Have you tried in with a larger workload or just a single forward pass?
I think the startup might take much longer in the multi-processing case, so it’s maybe still faster in the long run.
But as I said, it’s a lot of speculation, since I haven’t used this approach yet.

3 Likes

@ahkarami @ptrblck Failed to use this code to inference multiple models on single GPU on windows.

RuntimeError: cuda runtime error (71) : operation not supported at C:\w\1\s\windows\pytorch\torch/csrc/generic/StorageSharing.cpp:245

Could you pls help me to solve this problem?

Unfortunately I haven’t worked PyTorch in Windows.

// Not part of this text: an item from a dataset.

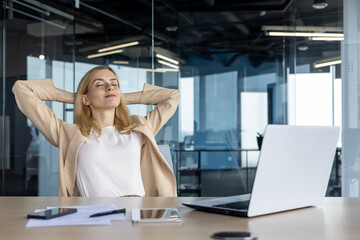 Relaxed businesswoman taking a break at office desk with eyes closed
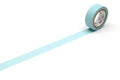 A roll of light blue tape with a white center is lying on a white surface, with a long blue line extending from the tape.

Your error seems to be this one.

Actually, you can’t share models across processes on Windows, but you can share tensors instead.

Thanks ptrblck.

I have used if-clause protection, but still run into this issue.

Thanks peterjc123,

Could you share more details?

I’m using three instance segmentation models which were trained by maskrcnn-benchmark, and would like to inference by using multiprocessing.

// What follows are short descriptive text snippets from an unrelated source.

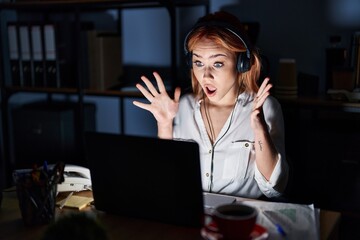 Canvas Print - Young caucasian woman working at the office at night celebrating crazy and amazed for success with arms raised and open eyes screaming excited. winner concept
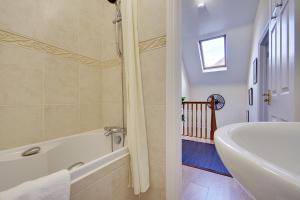 a bathroom with a bath tub and a sink at Talbot Woods Villa in Bournemouth
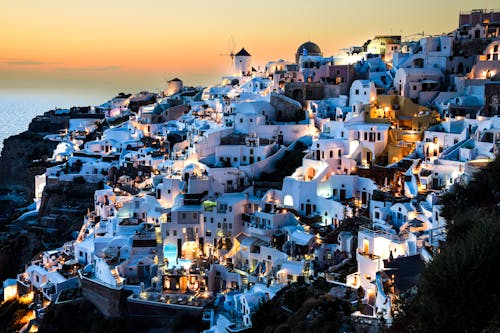 Seaside Village of Oia on a Mountainside at Dusk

How to share tensors across processes on Windows?

What about starting three web servers with different ports?

That is a way, but I just want to run locally.

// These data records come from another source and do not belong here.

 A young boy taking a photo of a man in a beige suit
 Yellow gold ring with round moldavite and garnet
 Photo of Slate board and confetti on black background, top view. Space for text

That is also possible, use multiprocessing and pass model paths and two queues (input/output) as arguments and then push tensors into the input queue and retrieve the answers from the output queue.

Thanks!

What’s diffenrence between this solution and multiprocessing.Pool?

Do you mean that I should load a single model in each process and use the producer-consumer pattern like queues to input/output?